Entrevista:O Estado inteligente

domingo, setembro 30, 2007

Mailson da Nóbrega

Porque o crescimento se acelera


Se for feita uma pesquisa para indagar quem é o maior responsável pelo aumento do ritmo de crescimento do PIB, Lula provavelmente será o escolhido. Assim como a maioria crê que ele fez a estabilização, creditar-lhe-ia também os louros dessa outra melhoria, atribuindo-os ao Programa de Aceleração do Crescimento (PAC).

No futuro, estudos sérios apontarão outra conclusão. Lula terá sua contribuição reconhecida, não pelo PAC, mas essencialmente pela coragem de abandonar idéias erradas sobre a política econômica.

O PAC prova a capacidade de marketing do governo. A idéia pegou. Lula transformou a sigla numa espécie de remédio caseiro que serve para tudo. Agora tem PAC da educação, da saúde, da segurança, do saneamento, dos índios...

O PAC tem foco certo: a infra-estrutura. Para geri-lo, adota-se modelo de administração do período FHC (''''Avança Brasil''''), uma grande melhora em um governo marcado pela pobreza de gestão, pelo escandaloso loteamento de cargos e pelo aparelhamento do Estado. Segundo informou Gaudêncio Torquato, 45% da cúpula do governo é sindicalizada (Estado, 23/9/2007).

O PAC não é nem será a causa da aceleração recente do crescimento. Se todos os projetos financiados pelo Orçamento da União forem executados (o que não está sendo o caso), o investimento anual será de menos de 1% do PIB, nível semelhante ao observado nos últimos anos. Os relativos às empresas estatais existiriam com ou sem PAC.

A aceleração se deve basicamente a duas causas: 1) a preservação da estabilidade macroeconômica, em razão da continuidade e melhoria da política econômica herdada de FHC; 2) o desempenho da economia mundial, que a partir de 2003 ingressou em seu melhor período desde a segunda metade dos anos 1970.

Antes da nova metodologia de cálculo do PIB, que o ampliou, se dizia que maior ritmo de expansão dependia de grandes reformas - previdenciária, tributária, trabalhista -, necessárias à elevação dos investimentos e da produtividade, que são as fontes básicas do crescimento. Essas reformas continuam necessárias, mas por que a melhora veio sem elas?

A explicação se deve ao amadurecimento das reformas microeconômicas dos últimos 20 anos e da estabilidade. A Tendências fez um levantamento dessas reformas e achou uma lista impressionante. O governo Lula contribuiu com a Lei de Falências, o crédito consignado, o ''''patrimônio de afetação'''', a obrigatoriedade do pagamento da parcela incontroversa de dívidas e medidas que asseguraram o uso da alienação fiduciária de imóveis. As três últimas beneficiaram particularmente o crédito imobiliário.

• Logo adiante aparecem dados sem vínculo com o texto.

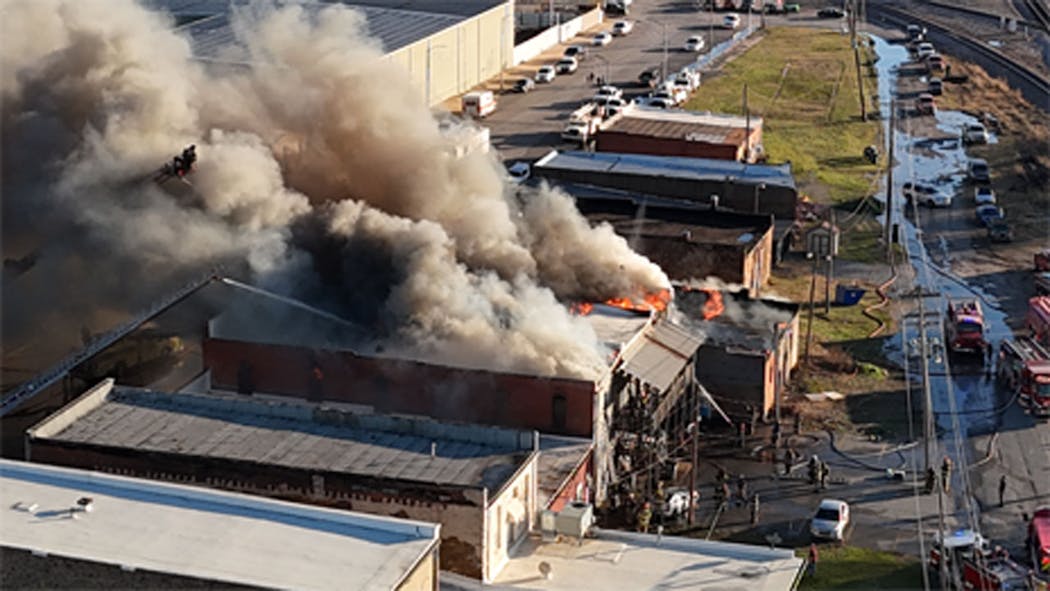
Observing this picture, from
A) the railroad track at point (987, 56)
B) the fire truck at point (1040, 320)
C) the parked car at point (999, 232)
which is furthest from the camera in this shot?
the railroad track at point (987, 56)

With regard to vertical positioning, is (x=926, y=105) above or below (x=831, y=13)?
above

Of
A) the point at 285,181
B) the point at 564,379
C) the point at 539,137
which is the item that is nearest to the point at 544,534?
the point at 564,379

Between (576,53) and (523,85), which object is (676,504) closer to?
(523,85)

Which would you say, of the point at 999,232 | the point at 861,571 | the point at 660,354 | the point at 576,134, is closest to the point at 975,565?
the point at 861,571

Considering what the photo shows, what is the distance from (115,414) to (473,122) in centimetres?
3484

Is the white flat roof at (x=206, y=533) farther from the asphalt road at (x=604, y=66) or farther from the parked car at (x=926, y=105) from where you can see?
the parked car at (x=926, y=105)

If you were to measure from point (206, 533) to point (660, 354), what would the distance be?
12.5 metres

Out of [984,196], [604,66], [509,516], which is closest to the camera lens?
[509,516]

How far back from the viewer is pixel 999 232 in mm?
50469

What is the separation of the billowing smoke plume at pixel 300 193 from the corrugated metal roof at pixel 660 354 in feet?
3.17

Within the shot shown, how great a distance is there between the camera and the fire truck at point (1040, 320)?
39844mm

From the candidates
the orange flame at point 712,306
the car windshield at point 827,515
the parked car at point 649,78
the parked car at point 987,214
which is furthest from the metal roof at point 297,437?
the parked car at point 649,78

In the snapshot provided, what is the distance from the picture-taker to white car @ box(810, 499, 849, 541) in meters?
29.3

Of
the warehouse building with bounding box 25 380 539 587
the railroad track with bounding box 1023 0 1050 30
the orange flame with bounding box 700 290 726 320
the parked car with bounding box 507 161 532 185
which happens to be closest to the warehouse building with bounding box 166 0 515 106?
the parked car with bounding box 507 161 532 185
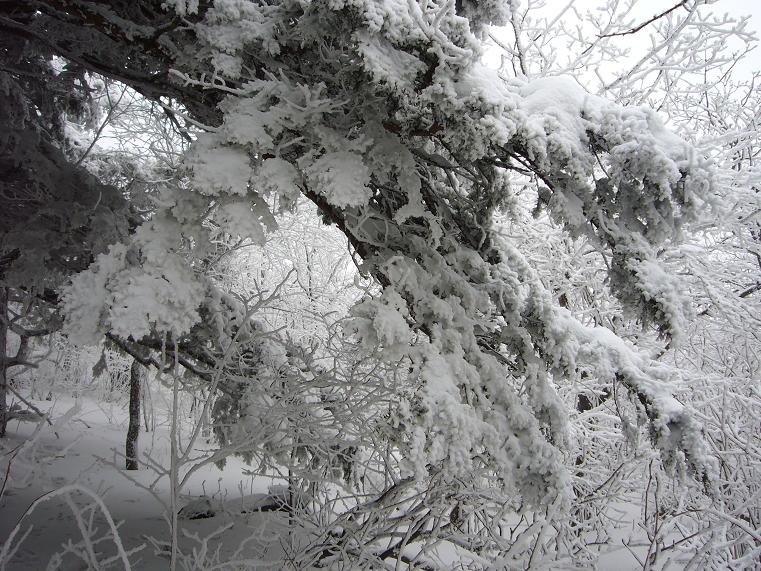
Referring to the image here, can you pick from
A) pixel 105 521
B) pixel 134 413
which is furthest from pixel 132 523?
pixel 134 413

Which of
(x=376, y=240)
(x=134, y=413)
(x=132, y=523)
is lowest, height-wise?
(x=132, y=523)

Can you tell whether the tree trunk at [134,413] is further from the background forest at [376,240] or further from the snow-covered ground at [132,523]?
the background forest at [376,240]

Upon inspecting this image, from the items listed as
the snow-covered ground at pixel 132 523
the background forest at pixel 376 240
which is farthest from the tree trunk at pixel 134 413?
the background forest at pixel 376 240

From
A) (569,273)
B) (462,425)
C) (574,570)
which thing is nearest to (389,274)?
(462,425)

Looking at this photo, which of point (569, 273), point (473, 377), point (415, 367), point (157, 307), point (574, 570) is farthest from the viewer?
point (569, 273)

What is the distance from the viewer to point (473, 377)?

A estabilidade é, de longe, a principal causa. No fim do governo Lula, teremos completado 16 anos de mesma direção de política econômica, um feito inédito na história recente. Se a estabilidade for percebida como permanente, como é o caso, forma-se um ambiente de previsibilidade e se criam incentivos que dinamizam o crédito - que vem expandindo-se a dois dígitos por ano desde 2003 - e a atividade econômica.

Lula contribuiu para afastar o medo derivado de sua eleição, mantendo a autonomia operacional do Banco Central, que não sofreu aparelhamento e por isso compôs sua diretoria à base exclusivamente do mérito. O aumento do superávit primário, ainda que à custa de elevação da carga tributária, foi outra medida fundamental.

A gestão macroeconômica responsável do governo Lula reduziu substancialmente o risco político. Avalia-se que os futuros presidentes dificilmente poderão promover e manter retrocessos nessa área, uma realidade que se incorporou ao modo de pensar das empresas brasileiras. As multinacionais identificaram novas oportunidades, o que explica os inéditos níveis de investimento estrangeiro, que devem bater este ano o recorde de US 32,8 bilhões de 2000, agora sem privatizações.

A estabilidade e a previsibilidade têm gerado incentivos ao investimento e acarretado ganhos de produtividade. Viabilizam um novo ciclo de crédito imobiliário, que será mais amplo e duradouro do que o do antigo Sistema Financeiro da Habitação. O efeito desse ciclo no crescimento e no bem-estar será considerável.

Essas transformações pouco ou nada terão a ver com o PAC, mas não será surpresa se Lula reivindicar o respectivo mérito, nem se a opinião pública acreditar na sua fala.